Having initially lost contact the Vikram lander module from the Indian Moon mission was finally located on the lunar surface.
The Vikram lander of Chandrayaan-2 (Sanskrit for ‘Moon Vehicle) was due to land in the lunar South Pole region, but the space agency lost touch with it on Saturday as it made its final approach to deploy a rover to search for signs of water.
After a lengthy in-depth search, ISRO (Indian Space and Research Organisation) chair, K. Sivan, was quoted as saying that cameras from the Moon mission's orbiter had located the lander. He added that: “It must have been a hard landing.”
The lunar rover was supposed to help scientists better understand the origin and evolution of the Moon through studying the area's topography and minerals.

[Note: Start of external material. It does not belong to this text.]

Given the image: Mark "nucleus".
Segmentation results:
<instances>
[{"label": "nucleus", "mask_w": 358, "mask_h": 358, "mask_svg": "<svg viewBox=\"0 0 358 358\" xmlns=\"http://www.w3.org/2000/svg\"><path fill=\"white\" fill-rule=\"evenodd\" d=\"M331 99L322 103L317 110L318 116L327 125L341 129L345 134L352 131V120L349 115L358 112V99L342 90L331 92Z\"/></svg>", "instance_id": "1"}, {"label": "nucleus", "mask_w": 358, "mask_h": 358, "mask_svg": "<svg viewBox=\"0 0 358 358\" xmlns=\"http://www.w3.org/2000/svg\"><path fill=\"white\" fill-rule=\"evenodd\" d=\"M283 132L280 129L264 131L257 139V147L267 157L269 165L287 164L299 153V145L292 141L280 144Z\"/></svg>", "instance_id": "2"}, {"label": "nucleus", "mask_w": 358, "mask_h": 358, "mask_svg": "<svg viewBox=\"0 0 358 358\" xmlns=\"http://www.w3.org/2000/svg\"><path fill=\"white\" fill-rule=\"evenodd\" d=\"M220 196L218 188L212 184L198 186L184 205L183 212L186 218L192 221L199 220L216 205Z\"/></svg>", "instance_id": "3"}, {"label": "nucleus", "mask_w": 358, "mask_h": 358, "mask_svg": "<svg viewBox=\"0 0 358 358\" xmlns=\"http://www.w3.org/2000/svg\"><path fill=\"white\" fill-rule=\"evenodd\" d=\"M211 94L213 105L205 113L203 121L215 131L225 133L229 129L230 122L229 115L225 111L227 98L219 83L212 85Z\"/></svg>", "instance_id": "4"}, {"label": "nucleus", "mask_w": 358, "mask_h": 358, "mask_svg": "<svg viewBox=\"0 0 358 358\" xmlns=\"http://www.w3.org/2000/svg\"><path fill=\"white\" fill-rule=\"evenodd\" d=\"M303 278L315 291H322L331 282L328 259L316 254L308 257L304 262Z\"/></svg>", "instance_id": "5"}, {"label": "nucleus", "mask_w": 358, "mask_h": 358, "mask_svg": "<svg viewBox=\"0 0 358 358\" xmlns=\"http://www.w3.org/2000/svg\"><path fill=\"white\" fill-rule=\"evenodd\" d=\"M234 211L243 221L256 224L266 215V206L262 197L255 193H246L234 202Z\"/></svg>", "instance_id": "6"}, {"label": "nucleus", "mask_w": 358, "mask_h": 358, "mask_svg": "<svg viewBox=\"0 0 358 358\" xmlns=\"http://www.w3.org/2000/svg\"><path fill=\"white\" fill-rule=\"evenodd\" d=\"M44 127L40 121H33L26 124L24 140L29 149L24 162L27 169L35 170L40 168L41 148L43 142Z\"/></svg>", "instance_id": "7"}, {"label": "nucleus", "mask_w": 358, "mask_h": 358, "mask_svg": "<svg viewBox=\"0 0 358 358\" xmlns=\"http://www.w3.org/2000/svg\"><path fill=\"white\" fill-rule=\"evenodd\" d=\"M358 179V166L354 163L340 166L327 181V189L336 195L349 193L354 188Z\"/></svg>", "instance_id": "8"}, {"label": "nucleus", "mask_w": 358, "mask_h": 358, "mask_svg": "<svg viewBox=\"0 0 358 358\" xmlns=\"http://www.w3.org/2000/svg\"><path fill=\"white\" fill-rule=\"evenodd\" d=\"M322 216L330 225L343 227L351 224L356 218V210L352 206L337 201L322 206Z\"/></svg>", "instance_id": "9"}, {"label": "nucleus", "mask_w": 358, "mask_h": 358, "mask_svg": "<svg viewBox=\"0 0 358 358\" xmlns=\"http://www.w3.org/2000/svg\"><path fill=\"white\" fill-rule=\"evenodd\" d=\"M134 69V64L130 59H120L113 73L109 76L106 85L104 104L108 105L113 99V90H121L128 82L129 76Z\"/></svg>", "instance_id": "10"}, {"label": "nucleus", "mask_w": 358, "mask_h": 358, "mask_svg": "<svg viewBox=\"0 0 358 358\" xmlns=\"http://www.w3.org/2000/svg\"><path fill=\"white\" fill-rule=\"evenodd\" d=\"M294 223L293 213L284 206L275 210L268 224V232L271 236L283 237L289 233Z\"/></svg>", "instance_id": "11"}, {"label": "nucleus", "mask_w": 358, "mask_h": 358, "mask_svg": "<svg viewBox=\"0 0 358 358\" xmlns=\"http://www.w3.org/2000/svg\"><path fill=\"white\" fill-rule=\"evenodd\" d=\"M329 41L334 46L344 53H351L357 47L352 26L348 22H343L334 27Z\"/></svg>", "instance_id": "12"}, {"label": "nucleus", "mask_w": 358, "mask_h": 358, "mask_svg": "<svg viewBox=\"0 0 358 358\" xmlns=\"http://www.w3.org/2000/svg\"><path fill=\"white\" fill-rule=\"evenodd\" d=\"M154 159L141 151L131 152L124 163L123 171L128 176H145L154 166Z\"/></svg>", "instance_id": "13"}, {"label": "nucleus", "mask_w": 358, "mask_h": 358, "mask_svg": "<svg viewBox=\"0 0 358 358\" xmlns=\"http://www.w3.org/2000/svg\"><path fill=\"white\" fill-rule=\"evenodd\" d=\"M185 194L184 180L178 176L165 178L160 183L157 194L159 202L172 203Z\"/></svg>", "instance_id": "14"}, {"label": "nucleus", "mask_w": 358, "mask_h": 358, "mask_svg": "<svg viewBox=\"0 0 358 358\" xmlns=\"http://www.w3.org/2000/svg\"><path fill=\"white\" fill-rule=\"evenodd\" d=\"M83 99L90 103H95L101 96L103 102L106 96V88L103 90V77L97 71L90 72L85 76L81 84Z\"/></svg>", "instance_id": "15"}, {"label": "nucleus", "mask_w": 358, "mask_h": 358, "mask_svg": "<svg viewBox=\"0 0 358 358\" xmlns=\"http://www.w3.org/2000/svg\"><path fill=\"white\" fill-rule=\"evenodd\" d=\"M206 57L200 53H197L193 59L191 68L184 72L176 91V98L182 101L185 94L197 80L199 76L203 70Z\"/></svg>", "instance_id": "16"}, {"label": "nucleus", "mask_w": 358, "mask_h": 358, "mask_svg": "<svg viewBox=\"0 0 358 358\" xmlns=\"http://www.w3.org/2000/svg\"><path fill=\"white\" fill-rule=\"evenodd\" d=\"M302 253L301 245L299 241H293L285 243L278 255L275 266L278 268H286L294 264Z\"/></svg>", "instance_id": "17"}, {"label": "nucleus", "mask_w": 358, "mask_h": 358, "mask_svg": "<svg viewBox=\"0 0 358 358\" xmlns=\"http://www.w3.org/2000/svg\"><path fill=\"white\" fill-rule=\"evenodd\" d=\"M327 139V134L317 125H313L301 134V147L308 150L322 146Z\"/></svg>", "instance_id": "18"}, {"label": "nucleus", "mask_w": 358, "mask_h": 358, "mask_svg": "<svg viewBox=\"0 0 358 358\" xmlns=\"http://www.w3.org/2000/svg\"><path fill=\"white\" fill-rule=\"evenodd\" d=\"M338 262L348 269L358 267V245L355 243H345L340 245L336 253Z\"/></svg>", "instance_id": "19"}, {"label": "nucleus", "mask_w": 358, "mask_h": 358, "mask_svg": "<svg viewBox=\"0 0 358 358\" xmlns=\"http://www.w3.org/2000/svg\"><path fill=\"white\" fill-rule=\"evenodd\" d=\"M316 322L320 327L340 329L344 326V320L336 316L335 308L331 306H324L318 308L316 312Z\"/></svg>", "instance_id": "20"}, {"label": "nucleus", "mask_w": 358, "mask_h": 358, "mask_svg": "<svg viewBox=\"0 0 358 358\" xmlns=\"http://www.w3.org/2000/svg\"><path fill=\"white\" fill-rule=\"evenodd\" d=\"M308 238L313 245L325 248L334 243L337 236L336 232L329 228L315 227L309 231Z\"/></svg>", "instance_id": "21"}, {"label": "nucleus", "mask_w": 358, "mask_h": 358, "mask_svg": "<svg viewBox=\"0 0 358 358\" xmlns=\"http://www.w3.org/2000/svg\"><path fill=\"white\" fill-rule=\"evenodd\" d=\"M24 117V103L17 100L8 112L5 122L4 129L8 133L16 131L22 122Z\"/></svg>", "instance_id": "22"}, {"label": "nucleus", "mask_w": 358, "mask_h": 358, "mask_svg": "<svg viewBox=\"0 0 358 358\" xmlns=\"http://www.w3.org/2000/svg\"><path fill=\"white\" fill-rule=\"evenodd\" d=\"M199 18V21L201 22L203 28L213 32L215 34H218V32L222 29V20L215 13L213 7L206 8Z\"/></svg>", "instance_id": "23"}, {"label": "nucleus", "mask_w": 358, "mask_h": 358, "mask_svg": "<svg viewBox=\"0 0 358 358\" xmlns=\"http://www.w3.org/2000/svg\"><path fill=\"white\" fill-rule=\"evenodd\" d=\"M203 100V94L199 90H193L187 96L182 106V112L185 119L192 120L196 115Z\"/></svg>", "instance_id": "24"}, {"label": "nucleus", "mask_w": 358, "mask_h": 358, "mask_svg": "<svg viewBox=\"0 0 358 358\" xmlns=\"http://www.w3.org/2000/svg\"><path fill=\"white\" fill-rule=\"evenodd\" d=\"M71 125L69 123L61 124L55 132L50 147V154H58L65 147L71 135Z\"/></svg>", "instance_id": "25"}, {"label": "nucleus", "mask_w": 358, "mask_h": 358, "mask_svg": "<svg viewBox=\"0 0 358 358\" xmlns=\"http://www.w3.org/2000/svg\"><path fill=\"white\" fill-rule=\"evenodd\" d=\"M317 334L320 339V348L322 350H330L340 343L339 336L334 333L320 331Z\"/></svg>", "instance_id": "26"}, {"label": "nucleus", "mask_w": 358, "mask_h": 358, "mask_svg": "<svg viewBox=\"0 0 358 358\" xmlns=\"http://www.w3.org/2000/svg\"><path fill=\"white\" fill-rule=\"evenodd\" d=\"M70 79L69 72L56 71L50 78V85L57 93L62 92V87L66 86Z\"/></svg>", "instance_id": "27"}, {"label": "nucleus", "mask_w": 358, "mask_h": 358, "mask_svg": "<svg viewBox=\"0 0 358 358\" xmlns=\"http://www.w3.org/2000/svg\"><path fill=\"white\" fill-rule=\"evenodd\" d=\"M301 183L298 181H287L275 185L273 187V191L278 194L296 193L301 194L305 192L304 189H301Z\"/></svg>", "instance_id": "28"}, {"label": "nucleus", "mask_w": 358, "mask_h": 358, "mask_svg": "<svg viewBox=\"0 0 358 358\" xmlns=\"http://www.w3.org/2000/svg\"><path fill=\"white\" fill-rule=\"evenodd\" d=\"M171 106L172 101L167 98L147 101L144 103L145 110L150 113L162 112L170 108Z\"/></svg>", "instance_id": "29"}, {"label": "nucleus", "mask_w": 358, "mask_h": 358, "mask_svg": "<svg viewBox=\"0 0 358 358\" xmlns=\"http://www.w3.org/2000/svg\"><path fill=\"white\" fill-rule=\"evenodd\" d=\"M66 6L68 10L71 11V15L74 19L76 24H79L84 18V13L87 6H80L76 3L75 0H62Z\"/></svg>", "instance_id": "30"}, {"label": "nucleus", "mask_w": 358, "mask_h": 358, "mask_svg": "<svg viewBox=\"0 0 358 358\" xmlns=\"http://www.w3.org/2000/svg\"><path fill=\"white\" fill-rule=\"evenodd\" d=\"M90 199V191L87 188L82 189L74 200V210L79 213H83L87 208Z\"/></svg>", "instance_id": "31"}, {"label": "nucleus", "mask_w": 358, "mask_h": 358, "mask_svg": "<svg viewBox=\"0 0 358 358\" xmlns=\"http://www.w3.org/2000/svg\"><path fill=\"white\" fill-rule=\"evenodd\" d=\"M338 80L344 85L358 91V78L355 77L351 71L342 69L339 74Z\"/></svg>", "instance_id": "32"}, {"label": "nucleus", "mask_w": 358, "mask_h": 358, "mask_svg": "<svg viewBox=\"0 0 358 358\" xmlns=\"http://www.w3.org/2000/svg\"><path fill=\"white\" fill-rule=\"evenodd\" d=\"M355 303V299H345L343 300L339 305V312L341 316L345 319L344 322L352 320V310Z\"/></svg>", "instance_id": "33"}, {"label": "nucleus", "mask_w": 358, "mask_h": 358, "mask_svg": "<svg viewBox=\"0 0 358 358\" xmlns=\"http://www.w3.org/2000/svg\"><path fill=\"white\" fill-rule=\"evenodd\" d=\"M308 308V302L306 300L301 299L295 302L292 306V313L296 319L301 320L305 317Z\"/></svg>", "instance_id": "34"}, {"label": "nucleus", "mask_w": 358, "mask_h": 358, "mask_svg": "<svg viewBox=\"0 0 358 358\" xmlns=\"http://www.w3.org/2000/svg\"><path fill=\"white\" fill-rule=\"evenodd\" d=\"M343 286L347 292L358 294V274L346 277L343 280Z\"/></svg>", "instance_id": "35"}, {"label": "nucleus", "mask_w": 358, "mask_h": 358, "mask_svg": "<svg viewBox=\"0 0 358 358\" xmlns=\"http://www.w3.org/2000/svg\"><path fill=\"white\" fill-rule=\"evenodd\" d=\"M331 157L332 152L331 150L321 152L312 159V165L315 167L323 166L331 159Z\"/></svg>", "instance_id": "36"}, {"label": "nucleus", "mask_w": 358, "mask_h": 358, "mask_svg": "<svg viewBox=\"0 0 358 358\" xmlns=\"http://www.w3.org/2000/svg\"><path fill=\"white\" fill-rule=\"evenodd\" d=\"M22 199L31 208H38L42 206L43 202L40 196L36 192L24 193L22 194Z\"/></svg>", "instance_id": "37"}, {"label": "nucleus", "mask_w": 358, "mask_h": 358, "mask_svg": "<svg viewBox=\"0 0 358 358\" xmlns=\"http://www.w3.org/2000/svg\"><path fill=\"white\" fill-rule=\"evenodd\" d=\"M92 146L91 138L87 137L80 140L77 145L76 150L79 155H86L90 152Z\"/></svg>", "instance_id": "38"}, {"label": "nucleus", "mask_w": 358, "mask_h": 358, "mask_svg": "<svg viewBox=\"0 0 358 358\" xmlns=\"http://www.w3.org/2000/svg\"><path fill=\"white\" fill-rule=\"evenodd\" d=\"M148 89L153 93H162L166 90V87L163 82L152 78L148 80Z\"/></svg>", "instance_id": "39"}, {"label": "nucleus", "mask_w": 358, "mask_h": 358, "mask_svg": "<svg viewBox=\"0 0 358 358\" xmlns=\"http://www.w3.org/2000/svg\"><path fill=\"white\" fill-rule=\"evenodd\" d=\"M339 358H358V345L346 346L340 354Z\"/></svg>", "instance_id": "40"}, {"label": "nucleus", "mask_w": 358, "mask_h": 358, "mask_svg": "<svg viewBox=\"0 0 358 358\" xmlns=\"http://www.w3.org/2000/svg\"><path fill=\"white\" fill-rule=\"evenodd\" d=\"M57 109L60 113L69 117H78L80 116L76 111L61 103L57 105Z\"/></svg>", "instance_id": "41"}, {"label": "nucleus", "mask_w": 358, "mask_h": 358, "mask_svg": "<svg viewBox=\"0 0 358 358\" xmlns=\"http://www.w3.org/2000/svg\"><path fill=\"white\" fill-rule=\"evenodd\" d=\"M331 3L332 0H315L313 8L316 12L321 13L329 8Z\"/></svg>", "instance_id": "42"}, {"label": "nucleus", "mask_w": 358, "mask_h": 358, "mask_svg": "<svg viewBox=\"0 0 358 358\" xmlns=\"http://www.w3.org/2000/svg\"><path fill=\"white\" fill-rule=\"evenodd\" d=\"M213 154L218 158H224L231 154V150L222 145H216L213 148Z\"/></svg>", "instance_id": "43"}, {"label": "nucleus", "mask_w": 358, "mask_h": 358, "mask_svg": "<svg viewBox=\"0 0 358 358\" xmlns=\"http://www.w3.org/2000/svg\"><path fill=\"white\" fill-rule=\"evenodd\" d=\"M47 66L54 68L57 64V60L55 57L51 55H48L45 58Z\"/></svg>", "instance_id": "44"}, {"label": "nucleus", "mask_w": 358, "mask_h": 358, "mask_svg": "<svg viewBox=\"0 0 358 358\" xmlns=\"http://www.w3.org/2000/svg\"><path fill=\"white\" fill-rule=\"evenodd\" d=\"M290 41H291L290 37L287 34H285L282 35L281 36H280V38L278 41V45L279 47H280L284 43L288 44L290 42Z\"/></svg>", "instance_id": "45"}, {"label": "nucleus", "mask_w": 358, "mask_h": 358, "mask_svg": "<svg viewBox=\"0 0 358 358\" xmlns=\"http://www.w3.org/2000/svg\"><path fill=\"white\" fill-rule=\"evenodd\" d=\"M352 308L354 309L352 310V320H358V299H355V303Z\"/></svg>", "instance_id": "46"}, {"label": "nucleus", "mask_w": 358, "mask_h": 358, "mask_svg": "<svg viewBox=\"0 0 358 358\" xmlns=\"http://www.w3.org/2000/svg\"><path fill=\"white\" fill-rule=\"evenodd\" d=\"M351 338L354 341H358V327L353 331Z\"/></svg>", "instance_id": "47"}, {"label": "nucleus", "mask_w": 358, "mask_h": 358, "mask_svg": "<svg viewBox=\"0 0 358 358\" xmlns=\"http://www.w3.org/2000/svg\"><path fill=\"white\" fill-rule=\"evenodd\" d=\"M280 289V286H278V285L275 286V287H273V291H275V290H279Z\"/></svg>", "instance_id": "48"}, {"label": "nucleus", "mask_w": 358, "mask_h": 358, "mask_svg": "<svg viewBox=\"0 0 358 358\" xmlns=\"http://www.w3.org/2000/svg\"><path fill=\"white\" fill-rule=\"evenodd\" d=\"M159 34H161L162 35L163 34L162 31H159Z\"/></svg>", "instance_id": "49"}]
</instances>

This was India's second mission – the first lunar mission in 2008 (Chandrayaan-1) did not land on the Moon, but it did detect ice in the frigid shadows of craters at the lunar poles.
A successful landing would have made India just the fourth country to land a vessel on the lunar surface, and only the third to operate a robotic rover there.
The space agency said the lander’s descent was normal until 2 kilometres (1.2 miles) from the lunar surface.
The roughly $140m Chandrayaan-2 mission was intended to study permanently shadowed moon craters that are thought to contain water deposits that were confirmed by the Chandrayaan-1 mission in 2008.